┌─ SUPPLIED INFORMATION

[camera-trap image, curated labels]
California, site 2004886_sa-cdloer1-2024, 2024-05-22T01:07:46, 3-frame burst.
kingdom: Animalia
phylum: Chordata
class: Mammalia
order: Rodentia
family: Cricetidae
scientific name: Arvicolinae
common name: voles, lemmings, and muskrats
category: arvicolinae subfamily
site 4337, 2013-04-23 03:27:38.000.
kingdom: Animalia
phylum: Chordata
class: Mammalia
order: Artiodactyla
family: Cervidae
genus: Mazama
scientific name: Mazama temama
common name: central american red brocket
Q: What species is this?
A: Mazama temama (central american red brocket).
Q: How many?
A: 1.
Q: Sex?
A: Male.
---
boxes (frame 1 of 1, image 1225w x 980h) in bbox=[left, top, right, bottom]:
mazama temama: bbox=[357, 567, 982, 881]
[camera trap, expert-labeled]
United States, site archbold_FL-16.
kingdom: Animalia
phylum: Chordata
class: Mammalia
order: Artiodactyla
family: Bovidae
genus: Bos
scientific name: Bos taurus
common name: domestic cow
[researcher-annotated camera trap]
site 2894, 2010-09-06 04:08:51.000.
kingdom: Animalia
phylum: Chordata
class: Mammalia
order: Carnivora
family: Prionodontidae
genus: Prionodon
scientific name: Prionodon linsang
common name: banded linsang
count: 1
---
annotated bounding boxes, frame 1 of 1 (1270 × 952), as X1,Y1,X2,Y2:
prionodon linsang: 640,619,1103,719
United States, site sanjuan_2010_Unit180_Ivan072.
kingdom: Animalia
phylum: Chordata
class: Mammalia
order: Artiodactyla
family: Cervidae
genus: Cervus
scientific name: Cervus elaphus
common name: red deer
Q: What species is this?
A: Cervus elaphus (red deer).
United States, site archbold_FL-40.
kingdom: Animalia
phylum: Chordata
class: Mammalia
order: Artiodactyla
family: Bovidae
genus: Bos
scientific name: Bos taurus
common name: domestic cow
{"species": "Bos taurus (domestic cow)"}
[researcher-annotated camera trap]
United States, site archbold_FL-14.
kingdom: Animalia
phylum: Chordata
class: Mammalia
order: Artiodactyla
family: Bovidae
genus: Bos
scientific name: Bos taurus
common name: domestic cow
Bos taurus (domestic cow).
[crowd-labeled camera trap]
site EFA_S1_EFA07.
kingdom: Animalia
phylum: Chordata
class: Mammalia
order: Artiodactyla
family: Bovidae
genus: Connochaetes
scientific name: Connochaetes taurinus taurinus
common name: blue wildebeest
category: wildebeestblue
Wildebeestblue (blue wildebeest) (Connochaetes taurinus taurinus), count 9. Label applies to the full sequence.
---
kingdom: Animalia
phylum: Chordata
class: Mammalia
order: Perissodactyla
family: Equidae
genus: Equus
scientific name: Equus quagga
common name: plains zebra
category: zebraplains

└─

WORK REQUIRED
Word for word, reproduce every record shown above.

ANSWER TO THE PROBLEM
[camera-trap image, curated labels]
California, site 2004886_sa-cdloer1-2024, 2024-05-22T01:07:46, 3-frame burst.
kingdom: Animalia
phylum: Chordata
class: Mammalia
order: Rodentia
family: Cricetidae
scientific name: Arvicolinae
common name: voles, lemmings, and muskrats
category: arvicolinae subfamily
site 4337, 2013-04-23 03:27:38.000.
kingdom: Animalia
phylum: Chordata
class: Mammalia
order: Artiodactyla
family: Cervidae
genus: Mazama
scientific name: Mazama temama
common name: central american red brocket
Q: What species is this?
A: Mazama temama (central american red brocket).
Q: How many?
A: 1.
Q: Sex?
A: Male.
---
boxes (frame 1 of 1, image 1225w x 980h) in bbox=[left, top, right, bottom]:
mazama temama: bbox=[357, 567, 982, 881]
[camera trap, expert-labeled]
United States, site archbold_FL-16.
kingdom: Animalia
phylum: Chordata
class: Mammalia
order: Artiodactyla
family: Bovidae
genus: Bos
scientific name: Bos taurus
common name: domestic cow
[researcher-annotated camera trap]
site 2894, 2010-09-06 04:08:51.000.
kingdom: Animalia
phylum: Chordata
class: Mammalia
order: Carnivora
family: Prionodontidae
genus: Prionodon
scientific name: Prionodon linsang
common name: banded linsang
count: 1
---
annotated bounding boxes, frame 1 of 1 (1270 × 952), as X1,Y1,X2,Y2:
prionodon linsang: 640,619,1103,719
United States, site sanjuan_2010_Unit180_Ivan072.
kingdom: Animalia
phylum: Chordata
class: Mammalia
order: Artiodactyla
family: Cervidae
genus: Cervus
scientific name: Cervus elaphus
common name: red deer
Q: What species is this?
A: Cervus elaphus (red deer).
United States, site archbold_FL-40.
kingdom: Animalia
phylum: Chordata
class: Mammalia
order: Artiodactyla
family: Bovidae
genus: Bos
scientific name: Bos taurus
common name: domestic cow
{"species": "Bos taurus (domestic cow)"}
[researcher-annotated camera trap]
United States, site archbold_FL-14.
kingdom: Animalia
phylum: Chordata
class: Mammalia
order: Artiodactyla
family: Bovidae
genus: Bos
scientific name: Bos taurus
common name: domestic cow
Bos taurus (domestic cow).
[crowd-labeled camera trap]
site EFA_S1_EFA07.
kingdom: Animalia
phylum: Chordata
class: Mammalia
order: Artiodactyla
family: Bovidae
genus: Connochaetes
scientific name: Connochaetes taurinus taurinus
common name: blue wildebeest
category: wildebeestblue
Wildebeestblue (blue wildebeest) (Connochaetes taurinus taurinus), count 9. Label applies to the full sequence.
---
kingdom: Animalia
phylum: Chordata
class: Mammalia
order: Perissodactyla
family: Equidae
genus: Equus
scientific name: Equus quagga
common name: plains zebra
category: zebraplains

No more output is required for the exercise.